The table below shows the January to September YTD decline for each of the FMMOs.  As can be seen, all FMMOs are showing declines in 2018.

Table I - Class I Decline by FMMO vs. Prior Year
The three with the largest declines are the Upper Midwest, the Northwest, and the Mideast FMMOs.  The declines in these three are significantly accelerating.   In terms of size, they represent 28% of the total Class I milk.
Chart I - Upper Midwest FMMO Class I Percent Decline vs. Prior Year
Chart II - Upper Midwest FMMO Class I Percent Decline vs. Prior Year
Chart III - Northwest FMMO Class I Percent Decline vs. Prior Year
At the other end of the scale is the Southeast FMMO.  While the Southeast has a steadily declining Class I volume, the decline is not significantly accelerating. That is a good as it gets.  Every other FMMO does have an accelerating decline in volume, but not as rapid decline as the Upper Midwest, the Mideast and the Northeast.

Chart IV - Southeast FMMO Class I Percent Decline vs.
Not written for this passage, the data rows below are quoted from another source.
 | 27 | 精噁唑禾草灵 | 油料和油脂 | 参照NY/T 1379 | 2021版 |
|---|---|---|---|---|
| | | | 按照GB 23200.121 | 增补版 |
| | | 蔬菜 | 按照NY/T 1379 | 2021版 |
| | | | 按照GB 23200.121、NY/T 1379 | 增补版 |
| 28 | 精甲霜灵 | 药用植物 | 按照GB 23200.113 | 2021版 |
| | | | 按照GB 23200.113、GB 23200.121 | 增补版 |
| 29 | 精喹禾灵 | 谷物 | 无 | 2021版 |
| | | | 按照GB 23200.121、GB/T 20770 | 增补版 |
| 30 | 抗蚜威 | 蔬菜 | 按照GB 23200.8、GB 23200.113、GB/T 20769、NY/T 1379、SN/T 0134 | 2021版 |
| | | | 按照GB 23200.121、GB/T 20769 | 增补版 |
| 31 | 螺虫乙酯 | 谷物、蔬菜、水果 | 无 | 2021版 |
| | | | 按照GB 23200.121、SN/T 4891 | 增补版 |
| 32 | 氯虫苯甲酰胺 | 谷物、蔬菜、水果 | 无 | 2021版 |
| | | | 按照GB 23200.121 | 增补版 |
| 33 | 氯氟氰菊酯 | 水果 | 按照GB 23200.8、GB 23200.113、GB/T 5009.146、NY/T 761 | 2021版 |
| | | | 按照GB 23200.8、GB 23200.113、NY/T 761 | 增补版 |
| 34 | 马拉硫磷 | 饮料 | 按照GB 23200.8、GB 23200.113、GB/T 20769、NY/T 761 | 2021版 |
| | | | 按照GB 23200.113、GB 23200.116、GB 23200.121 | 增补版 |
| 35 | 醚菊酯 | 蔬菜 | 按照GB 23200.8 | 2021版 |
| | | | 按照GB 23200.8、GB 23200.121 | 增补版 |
Prior Year
What does this mean financially to the producers in these FMMO?  The faster the decline, the faster the average (Uniform) price of milk in the FMMO will drop. What this means in the Upper Midwest is that the Class I impact of keeping the Producer Price Differential (PPD) positive will diminish.  The frequency of a negative PPD will increase.  Typically many of the producers will de-pool when the PPD goes negative.  Much of the milk in the Upper Midwest is already being de-pooled.  With the declining amount of higher priced Class I milk, de-pooling of Class II, III, and IV milk will expand.  Class I cannot be de-pooled.

The acceleration of the decline in drinking milk has been reviewed at least three times in this blog; May 28, 2018,  June 27, 2018, and October 26, 2018.  There is not doubt that the decline is accelerating.

Chart V below expresses the change in a slightly different way.  It shows that actual decline in millions of pounds for the Upper Midwest.  In January of 2014, 326 million pounds of milk were processed as Class I.  In the most recent month, September 2018, just 224 pounds were processed as Class I, a 1/3 reduction.

Chart V - Million Pounds of Class I Milk Processed in the Upper Midwest

There was a recent article published to show that the growth in Class III milk for cheese has more than offset the loss of fluid milk.  The author used data from 1975 through 2017 based on per capita consumption.  While his charts are correct, during this time population growth has slowed, the growth rate of cheese has declined from 6% in 1975 to 2% in 2017, and the decline in milk consumption has accelerated.   The current decline in Class I milk is a game changer for the U.S. dairy industry and will impact the entire industry.  The facts must be accepted so proper planning can be done.